Myanmar should release all its child soldiers and allow UN officials to verify government claims that officers have been punished for recruiting minors into the army, the UN chief said.
There are credible reports that Myanmar's army continues to recruit children under 18 despite an official prohibition of the practice, Secretary-General Ban Ki-moon said in his report on Friday to the UN Security Council.
Recruiters often lure poor children with promises of shelter and food, while others are picked up for not having identification cards and threatened with arrest unless they join the army, Ban said. Army commanders sometimes pay "brokers" US$30 and a bag of rice for each recruit.
The army is "reportedly under enormous pressure" to increase recruitment rates, and money and rice are offered as incentives to keep up the pace, Ban said.
He said that, according to reports, "if a soldier wants to leave the army ... he must recruit as many as four replacements."
The UN has also received credible reports that a number of children have been arrested for desertion and sentenced to prison for up to five years, Ban said.
The report covered the period between July 2005 and this September. Both Myanmar's government and ethnic guerrilla groups have long been accused of using child soldiers, and both sides have acknowledged the allegations as the UN has highlighted the issue.
Responding to a report last month by New York-based Human Rights Watch, Myanmar's government said it had strengthened regulations forbidding the recruitment of minors since establishing a committee to oversee the problem in 2004.
The military dismissed some 141 minors and returned them to their parents between 2004 and this August, said Ye Htut, deputy director general of Myanmar's Information Ministry. Disciplinary action was taken against nearly 30 military personnel for violating recruitment rules, he said.
Ban acknowledged that "the government has shown increasing interest in addressing underage recruitment and has engaged the United Nations on the issue."
He said the UN has received periodic updates since 2005 from Myanmar's Committee for the Prevention of Recruiting Underaged Children from Military Recruitment.
But he said the UN has been largely unable to verify government claims that those responsible for underage recruitment have been disciplined or that any children have been released.

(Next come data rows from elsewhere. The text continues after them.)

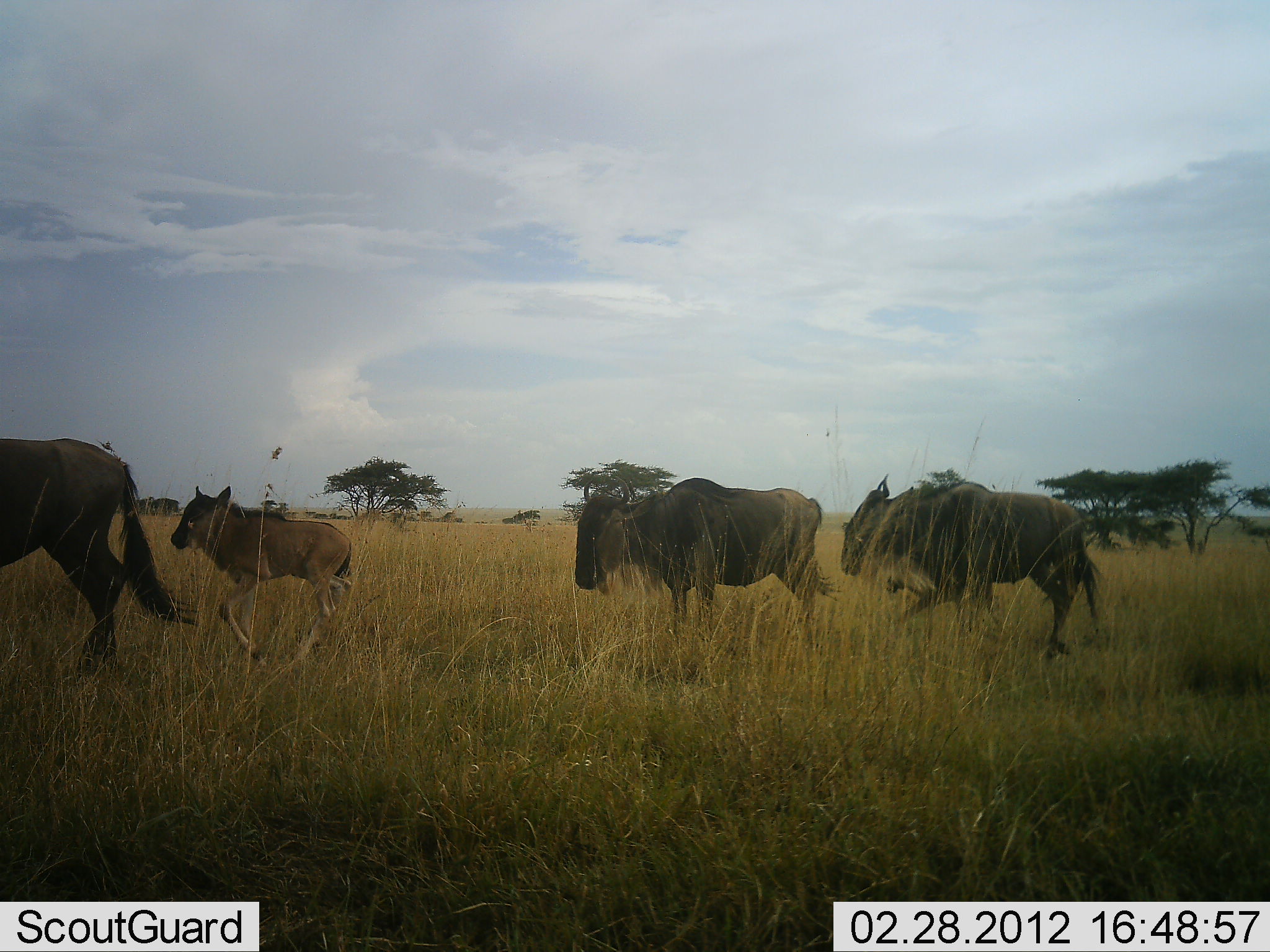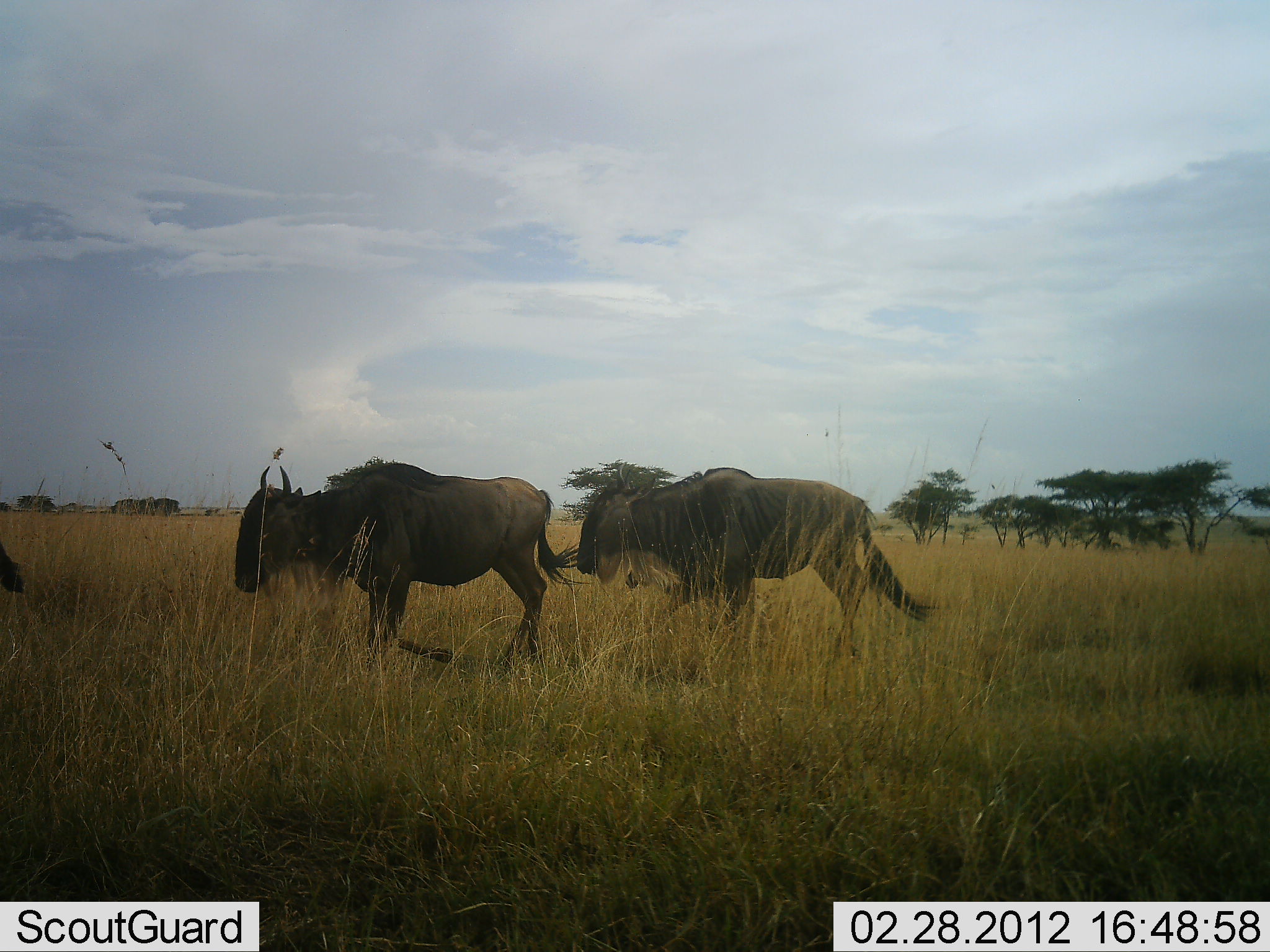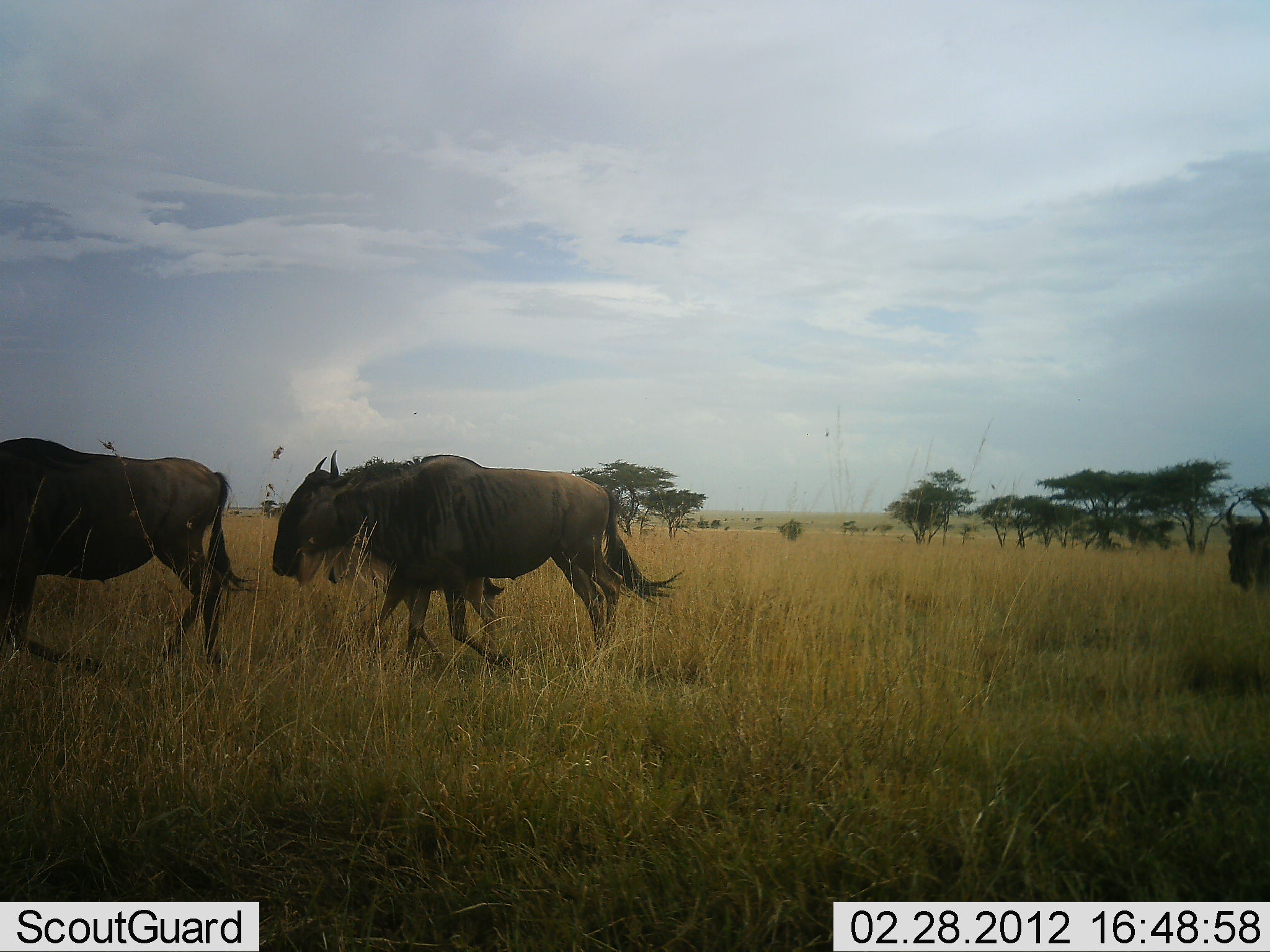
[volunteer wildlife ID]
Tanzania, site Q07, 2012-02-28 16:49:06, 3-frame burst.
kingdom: Animalia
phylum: Chordata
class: Mammalia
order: Artiodactyla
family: Bovidae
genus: Connochaetes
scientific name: Connochaetes taurinus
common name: blue wildebeest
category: wildebeest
Wildebeest (blue wildebeest) (Connochaetes taurinus), count 5. Behavior (volunteer vote fractions): standing 6%, resting 6%, moving 89%, interacting 0%. Young present (vote fraction): 50%. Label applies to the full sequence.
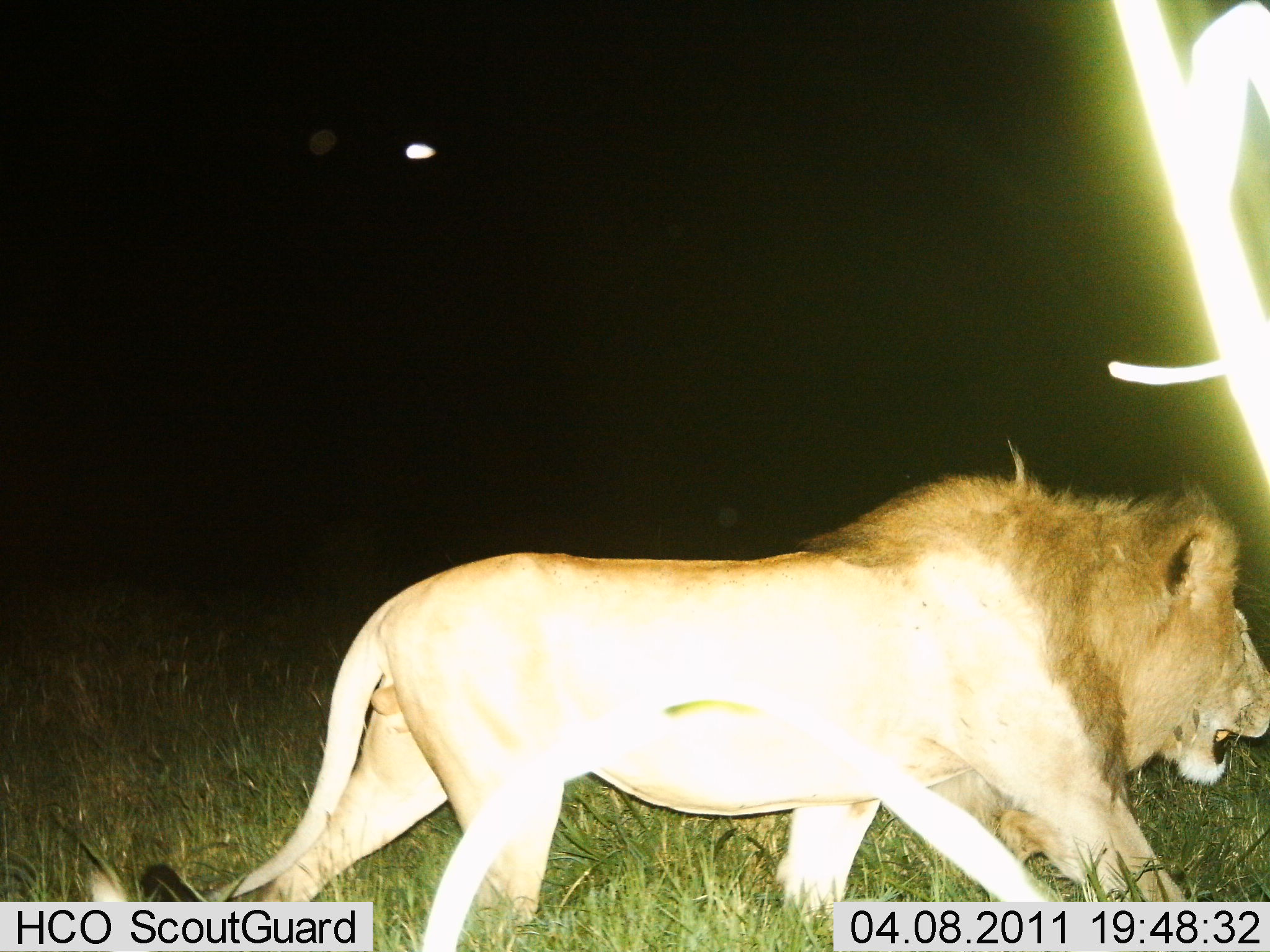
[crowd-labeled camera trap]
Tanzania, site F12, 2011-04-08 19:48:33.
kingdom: Animalia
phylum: Chordata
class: Mammalia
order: Carnivora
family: Felidae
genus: Panthera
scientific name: Panthera leo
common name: lion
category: lionmale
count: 1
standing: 0%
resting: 0%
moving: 100%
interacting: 0%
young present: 0%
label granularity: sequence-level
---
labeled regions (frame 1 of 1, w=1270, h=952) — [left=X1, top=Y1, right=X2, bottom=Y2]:
animal: [left=85, top=439, right=1270, bottom=952]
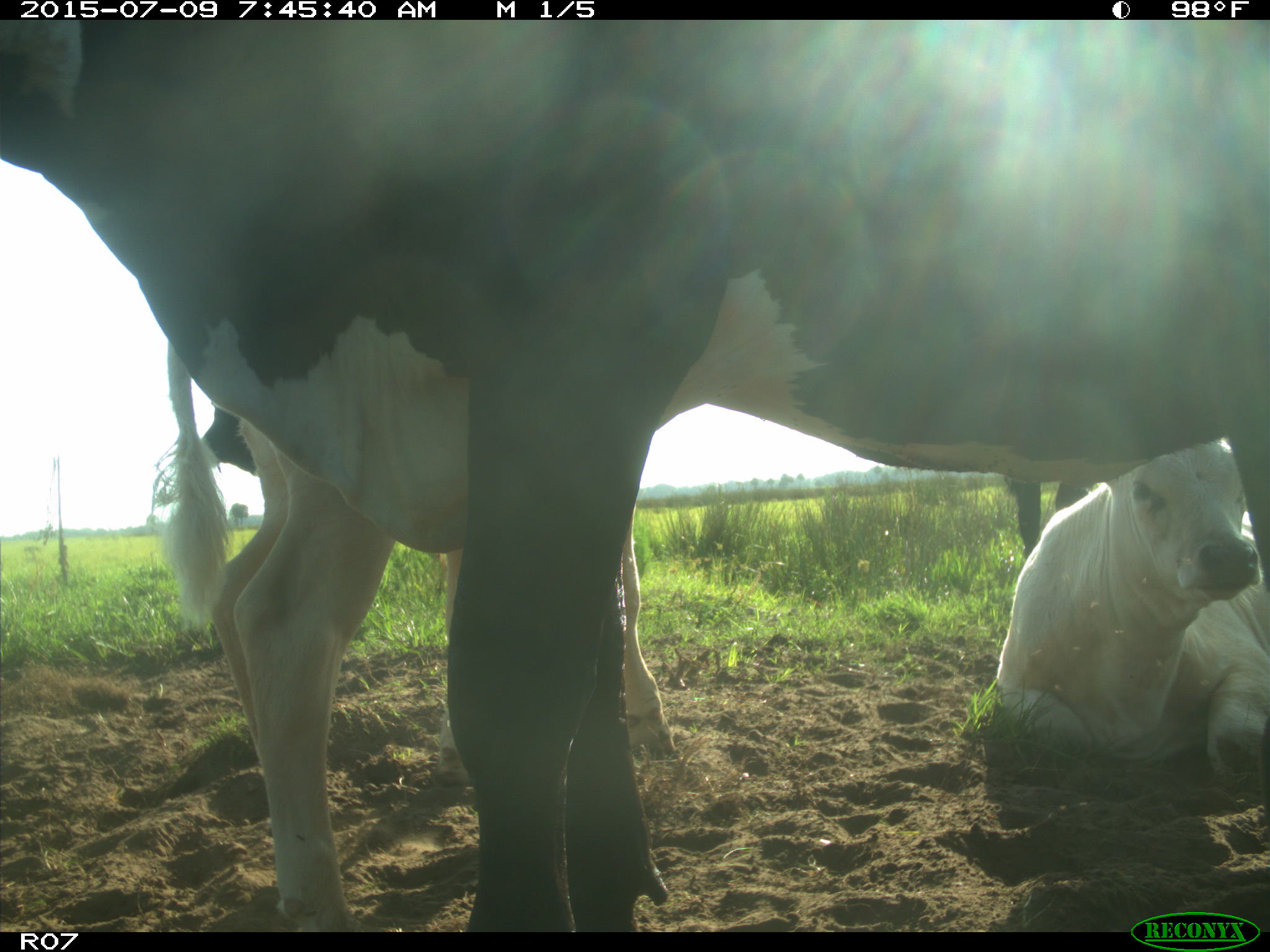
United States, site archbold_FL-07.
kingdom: Animalia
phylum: Chordata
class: Mammalia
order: Artiodactyla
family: Bovidae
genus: Bos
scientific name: Bos taurus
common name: domestic cow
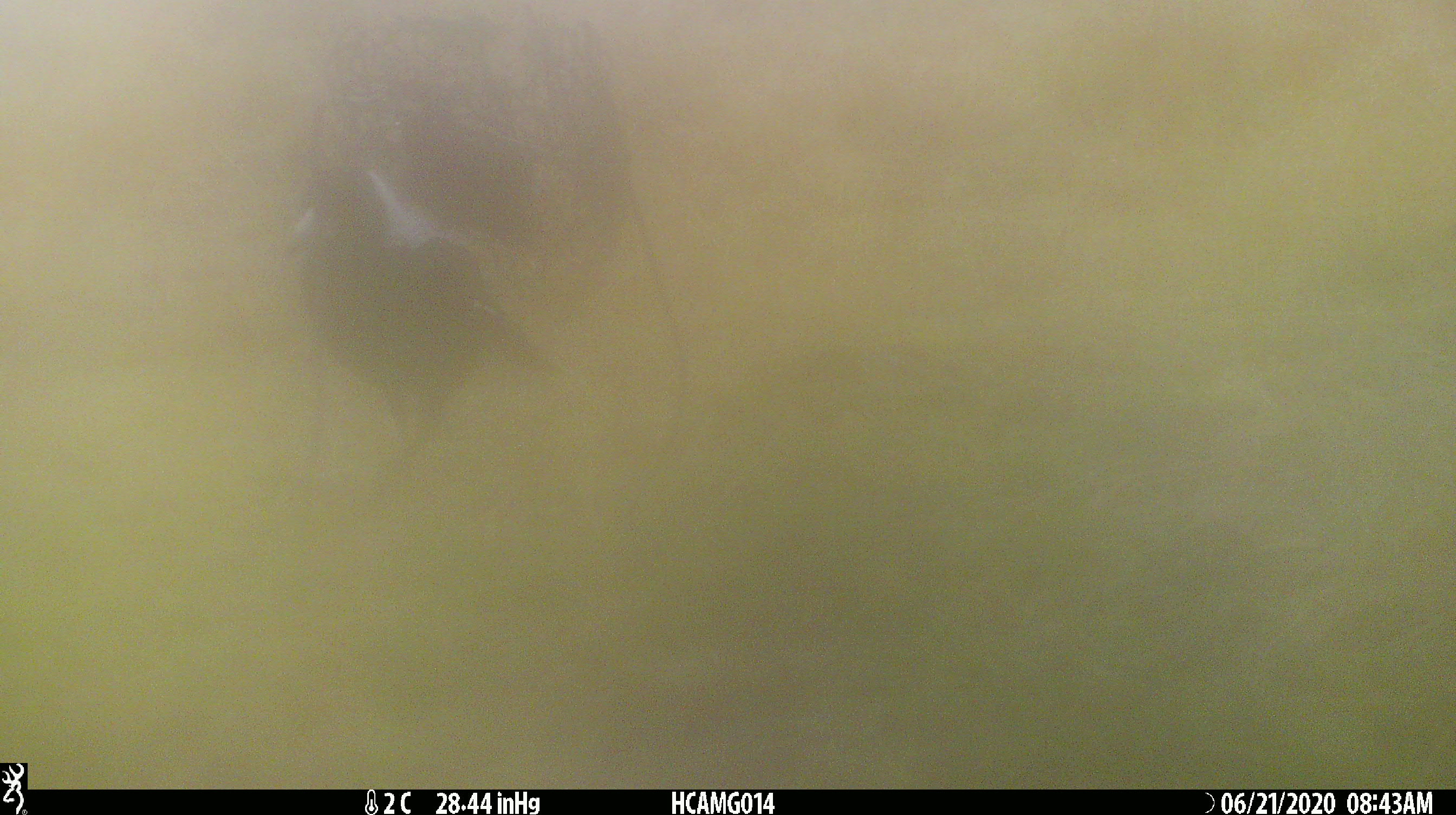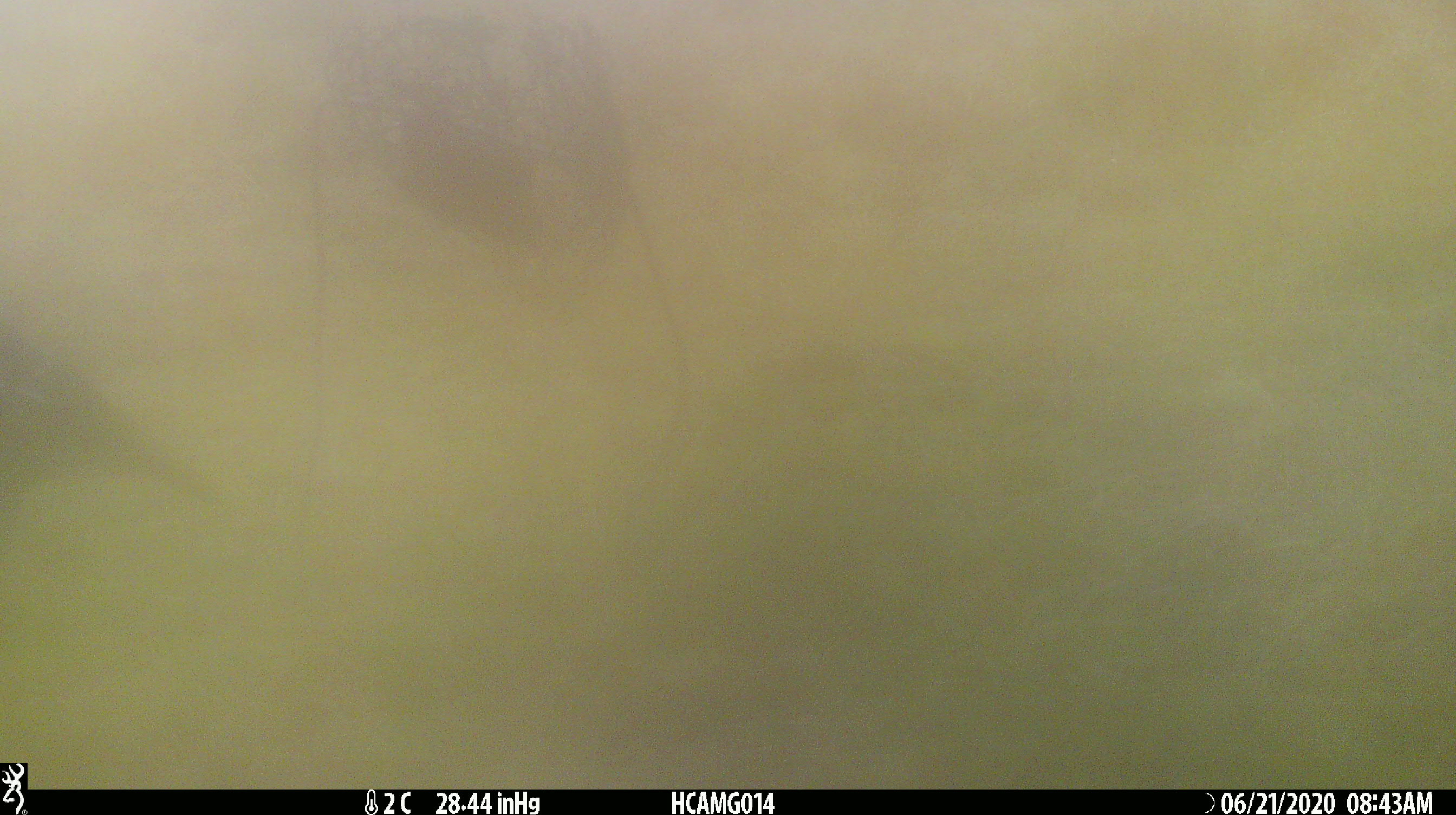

The UN team has not been given access to any minors the government claims to have freed, he said.
The report called for "transparent and accountable disciplinary procedures for all persons, military or civilian, who violate recruitment rules and regulations."
Ban also criticized the government for denying UN official access to areas where groups of guerrillas operate, leaving the world body's investigators unable to verify the most recent reports of children in their ranks.